Here are a few familiar descriptions of the dollar: “the cleanest shirt in the laundry basket”, “the least-ugly mug in a beauty contest”, “the one-eyed man in the kingdom of the blind”. Nobody, it seems, loves the dollar; they just really dislike the alternatives. And that aversion is only growing. The dxy, an index of the dollar against half a dozen major currencies, is at a 20-year high (see chart 1). Among the dirtiest of the dirty linen are sterling, the euro and the yen (see chart 2).
Every fresh lurch upwards prompts some big questions. First, what is driving it? Much of the recent rise reflects differences in monetary policy. At the turn of the year, the Federal Reserve became more determined to tackle inflation. A series of interest-rate increases since then, with more expected, has turned the dollar into a high-yielding currency. Lofty interest rates are a draw to global capital, which in turn has pushed up the dollar.
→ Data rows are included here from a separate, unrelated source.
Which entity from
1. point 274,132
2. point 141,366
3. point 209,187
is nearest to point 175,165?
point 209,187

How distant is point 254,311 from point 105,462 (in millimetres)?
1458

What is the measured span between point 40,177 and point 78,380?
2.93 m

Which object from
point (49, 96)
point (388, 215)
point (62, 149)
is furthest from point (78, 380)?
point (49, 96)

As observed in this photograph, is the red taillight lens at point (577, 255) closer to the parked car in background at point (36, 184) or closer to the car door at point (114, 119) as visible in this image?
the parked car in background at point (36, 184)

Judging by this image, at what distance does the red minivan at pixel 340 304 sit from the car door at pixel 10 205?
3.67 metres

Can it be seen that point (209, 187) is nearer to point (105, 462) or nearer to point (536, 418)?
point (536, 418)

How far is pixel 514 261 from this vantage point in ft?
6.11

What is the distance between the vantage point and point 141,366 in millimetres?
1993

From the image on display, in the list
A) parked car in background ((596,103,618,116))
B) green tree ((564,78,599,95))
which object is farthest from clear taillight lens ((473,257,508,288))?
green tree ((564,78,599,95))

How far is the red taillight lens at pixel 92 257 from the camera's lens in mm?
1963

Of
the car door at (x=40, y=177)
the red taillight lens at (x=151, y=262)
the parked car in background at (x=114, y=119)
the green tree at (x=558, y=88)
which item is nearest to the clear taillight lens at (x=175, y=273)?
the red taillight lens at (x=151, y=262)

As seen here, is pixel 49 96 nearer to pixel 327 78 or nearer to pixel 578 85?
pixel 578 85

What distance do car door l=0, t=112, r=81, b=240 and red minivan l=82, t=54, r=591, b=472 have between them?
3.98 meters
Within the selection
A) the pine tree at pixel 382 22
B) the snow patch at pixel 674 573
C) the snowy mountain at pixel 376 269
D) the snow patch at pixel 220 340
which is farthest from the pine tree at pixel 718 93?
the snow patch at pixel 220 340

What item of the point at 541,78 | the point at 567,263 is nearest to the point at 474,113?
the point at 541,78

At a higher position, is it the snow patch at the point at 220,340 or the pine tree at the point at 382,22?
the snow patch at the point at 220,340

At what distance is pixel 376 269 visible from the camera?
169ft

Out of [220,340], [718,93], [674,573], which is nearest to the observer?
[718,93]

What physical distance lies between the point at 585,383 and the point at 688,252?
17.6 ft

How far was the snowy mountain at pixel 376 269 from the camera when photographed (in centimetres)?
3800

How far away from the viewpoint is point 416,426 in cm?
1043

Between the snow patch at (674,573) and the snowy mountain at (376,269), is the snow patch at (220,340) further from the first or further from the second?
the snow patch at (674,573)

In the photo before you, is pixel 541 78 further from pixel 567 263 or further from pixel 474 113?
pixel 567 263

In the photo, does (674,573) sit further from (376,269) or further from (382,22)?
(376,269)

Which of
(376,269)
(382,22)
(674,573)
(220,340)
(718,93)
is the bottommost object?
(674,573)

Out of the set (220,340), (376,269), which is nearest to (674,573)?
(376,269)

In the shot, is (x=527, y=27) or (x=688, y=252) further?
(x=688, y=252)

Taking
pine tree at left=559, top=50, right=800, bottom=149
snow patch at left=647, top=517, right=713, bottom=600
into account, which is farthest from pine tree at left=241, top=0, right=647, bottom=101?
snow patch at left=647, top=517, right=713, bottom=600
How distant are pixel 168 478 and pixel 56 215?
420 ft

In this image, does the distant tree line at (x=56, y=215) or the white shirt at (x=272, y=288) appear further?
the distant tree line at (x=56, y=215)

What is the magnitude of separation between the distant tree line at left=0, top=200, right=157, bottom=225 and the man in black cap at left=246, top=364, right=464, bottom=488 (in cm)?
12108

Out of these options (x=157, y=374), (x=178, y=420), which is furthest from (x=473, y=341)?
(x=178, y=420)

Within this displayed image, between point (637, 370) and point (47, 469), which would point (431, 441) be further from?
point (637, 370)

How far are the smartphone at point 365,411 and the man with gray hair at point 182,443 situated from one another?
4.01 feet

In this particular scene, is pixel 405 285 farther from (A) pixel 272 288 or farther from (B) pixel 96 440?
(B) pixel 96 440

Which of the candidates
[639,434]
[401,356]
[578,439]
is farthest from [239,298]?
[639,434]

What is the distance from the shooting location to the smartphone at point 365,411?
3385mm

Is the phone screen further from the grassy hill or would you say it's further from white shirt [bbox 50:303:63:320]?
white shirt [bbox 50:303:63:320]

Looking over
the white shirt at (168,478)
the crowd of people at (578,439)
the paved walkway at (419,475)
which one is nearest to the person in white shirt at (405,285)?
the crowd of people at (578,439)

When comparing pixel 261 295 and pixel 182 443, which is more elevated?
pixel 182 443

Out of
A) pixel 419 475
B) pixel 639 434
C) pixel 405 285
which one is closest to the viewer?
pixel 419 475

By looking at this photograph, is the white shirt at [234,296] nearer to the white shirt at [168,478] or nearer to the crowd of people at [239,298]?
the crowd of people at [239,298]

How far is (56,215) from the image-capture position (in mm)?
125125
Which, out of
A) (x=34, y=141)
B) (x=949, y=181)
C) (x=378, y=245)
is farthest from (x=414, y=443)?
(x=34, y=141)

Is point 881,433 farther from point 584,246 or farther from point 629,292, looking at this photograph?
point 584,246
The dollar is also a refuge in troubled times. Scared investors tend to reach for the currency. And high oil and gas prices are generally bad for energy importers, such as Europe, but good for energy exporters, such as America. The handful of currencies that have kept pace with or beaten the dollar this year tend to be those of energy-producing countries.
In short, the dollar is the go-to currency largely because America has proved a reliable source of economic growth. That is particularly true now. Europe is edging closer to recession. The closely watched purchasing-managers’ index suggests the euro-zone economy shrank in August.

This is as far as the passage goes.